As part of a misguided attempt to fulfill the promise of their network’s name, WE: Women’s Entertainment is now offering viewers a little reality show gem called “Dirty Dancing.” Of course, if they really wanted to provide women’s entertainment, they would have done better to eschew all other programming and simply play the film “Dirty Dancing” on a constant loop. (Fall schedule, done.)
The show’s concept is rather questionable. A group of women, who presumably ended up here after not making the final casting cut for “The Bachelor,” are pitted against each other in order to win “The Dirty Dancing Championship.” Although none are professional dancers, the grand prize entails a vague-sounding promise of a dance contract, as well as a trip for two to the London premiere of “Dirty Dancing: The Musical.” Which sounds awesome, as I’d wager we’ll now finally get to see the fully choreographed interpretive dance that “She’s Like The Wind” has always demanded.
In the premiere episode, we are introduced to host Cris Judd, professional dancer and Jennifer Lopez ex-husband number two. Now, if you think I’m going to rip on the man best known for being the guy J-Lo abandoned for Ben Affleck, think again. I am a card-carrying Cris Judd fan, thanks to a little show called “I’m A Celebrity — Get Me Out of Here!” which aired on ABC in 2003. The show featured a group of D-list celebrities sent to live in the Australian rainforest for a few weeks, without the benefit of shelter or publicists. During his time on camera, Judd came off as one hell of a great guy – kind, strong, courageous, and handsome — the stuff Harlequin romance heroes are made of. Watching fellow cast member Melissa Rivers practically ovulate every time he approached her was one of the highlights of the show. At the end, Judd emerged victorious and proved to be the last celebrity standing, winning the hearts and votes of the show’s five viewers.
So, I’m thrilled that Judd is back on my television, even if it is under the auspices of this rather dopey show. One of his first duties is to assemble the contestants and introduce them to their six male “instructors,” who will ideally partner with them as naturally as Johnny did with Baby. Nothing unusual here — we meet Artem, the token hot Russian required by the FCC on every reality dance show — his style, we learn is the cha cha. Jonathan, a tango specialist who resembles a more hirsute Kevin Federline, informs us, “I look at these girls (as) more than just dancers, I look at them as human beings.”
Judd then asks the girls to warm up and demonstrate their mad skillz for the guys. Mayhem ensues, as the contestants crowd around the six male dancers, having been encouraged to cut in on the other women whenever possible. It’s a big, incoherent mess. In the middle of it, instructor Ryan tells the camera exactly what he was hoping to gain from the exercise, noting, “I was really looking for the girls who wanted to dance up on me.”

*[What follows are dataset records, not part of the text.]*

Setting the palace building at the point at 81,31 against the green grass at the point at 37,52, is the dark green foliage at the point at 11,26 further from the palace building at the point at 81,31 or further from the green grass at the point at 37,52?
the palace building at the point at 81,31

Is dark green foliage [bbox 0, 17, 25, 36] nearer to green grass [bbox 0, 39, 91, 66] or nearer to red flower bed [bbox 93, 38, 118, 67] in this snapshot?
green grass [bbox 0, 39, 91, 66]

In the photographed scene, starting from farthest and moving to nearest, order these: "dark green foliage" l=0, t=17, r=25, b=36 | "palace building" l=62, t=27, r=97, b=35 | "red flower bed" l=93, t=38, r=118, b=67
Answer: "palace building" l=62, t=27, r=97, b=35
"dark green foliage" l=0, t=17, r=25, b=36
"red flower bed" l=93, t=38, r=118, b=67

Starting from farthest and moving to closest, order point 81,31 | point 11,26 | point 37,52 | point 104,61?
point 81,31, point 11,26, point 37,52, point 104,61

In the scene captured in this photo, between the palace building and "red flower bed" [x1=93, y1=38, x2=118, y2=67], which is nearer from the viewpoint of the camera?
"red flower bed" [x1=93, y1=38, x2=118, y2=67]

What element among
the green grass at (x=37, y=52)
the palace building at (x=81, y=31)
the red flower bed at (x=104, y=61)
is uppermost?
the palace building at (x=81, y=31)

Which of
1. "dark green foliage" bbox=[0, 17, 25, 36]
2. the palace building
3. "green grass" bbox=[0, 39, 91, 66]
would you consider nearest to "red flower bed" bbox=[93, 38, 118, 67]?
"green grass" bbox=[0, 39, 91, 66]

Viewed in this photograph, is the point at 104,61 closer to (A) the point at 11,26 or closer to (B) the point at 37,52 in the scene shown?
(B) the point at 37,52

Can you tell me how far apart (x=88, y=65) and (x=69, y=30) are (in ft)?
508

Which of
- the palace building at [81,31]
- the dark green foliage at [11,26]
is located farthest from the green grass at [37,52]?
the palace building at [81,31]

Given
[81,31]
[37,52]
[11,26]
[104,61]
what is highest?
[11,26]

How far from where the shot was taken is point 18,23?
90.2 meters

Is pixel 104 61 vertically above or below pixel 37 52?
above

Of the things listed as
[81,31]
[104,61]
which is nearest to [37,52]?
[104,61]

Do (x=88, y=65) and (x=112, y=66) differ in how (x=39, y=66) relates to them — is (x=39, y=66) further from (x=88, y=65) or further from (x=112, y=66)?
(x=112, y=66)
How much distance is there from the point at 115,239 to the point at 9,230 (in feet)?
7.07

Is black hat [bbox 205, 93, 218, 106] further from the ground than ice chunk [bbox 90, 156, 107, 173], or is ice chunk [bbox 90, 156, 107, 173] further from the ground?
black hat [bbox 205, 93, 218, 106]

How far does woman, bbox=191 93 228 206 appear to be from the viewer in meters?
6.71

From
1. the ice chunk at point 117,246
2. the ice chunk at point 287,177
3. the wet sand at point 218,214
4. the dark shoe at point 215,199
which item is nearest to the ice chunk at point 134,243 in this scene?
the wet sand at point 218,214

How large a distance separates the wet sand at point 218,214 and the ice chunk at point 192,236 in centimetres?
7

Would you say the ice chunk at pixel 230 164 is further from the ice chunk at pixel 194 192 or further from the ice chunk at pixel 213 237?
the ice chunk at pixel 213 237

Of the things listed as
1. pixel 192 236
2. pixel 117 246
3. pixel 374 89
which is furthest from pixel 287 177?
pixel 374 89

Next, it’s time for some cuts to be made. Judd does the job stoically, identifying the contestants who will continue on with a brief, “Melanie, please stay.” What, no giant clocks or roses to hand out? What kind of budget does this show have, anyway? That question was answered when I more closely noticed the setting for all the action — a sparsely forested camp of sorts. In certain shots, pedestrian and car traffic are visible in the background. The idea is that the contestants are supposed to be at “dirty dancing boot camp.” In any case, Kellerman’s, it ain’t.
After the eliminations, the lucky remaining girls are sent to check out their bunks. They of course provide the obligatory squeals of delight at the sight of their lodgings, which appear to border on the level of a two-star bed and breakfast. Then, they gather together to receive instruction from a Maybelline makeup artist, who, after talking for a while about the concept of metamorphosis, reassures the audience at home that “we’re not here to paint the butterfly.” Good to know.
The final scene of the episode takes us to a barn on the campgrounds. Judd, clad adorably in a buttery leather jacket, tells the contestants they’re going to “freestyle” for the guys, once again giving them the opportunity to thoroughly embarrass themselves. Now, I’ve got to give these women kudos for being willing to put it all out there without the aid of alcohol or dark of night. Accordingly, I’m not going to comment on their dancing skills. Let’s just say that although some of the women demonstrate ability, during this segment there was a fair amount of wincing coming from the general vicinity of my couch.
After the freestyling bit (thankfully, no one got served), the six instructors each pick three contestants to train on an individual basis. One of the three will ultimately become “Baby” to her respective teacher’s “Johnny” in the final round of competition. I’m not exactly sure what form the final dance contest will take; however, I fully expect the phrase “spaghetti arms” to be tossed around freely during the rehearsal footage montages.
While I realize that “Dirty Dancing,” the reality show, unlike “Dirty Dancing,” the movie, is not going to provide me with the time of my life, I’ll probably keep watching. Mostly because I’m hoping that Cris Judd is going to throw on some Johnny Castle pants and enter the fray.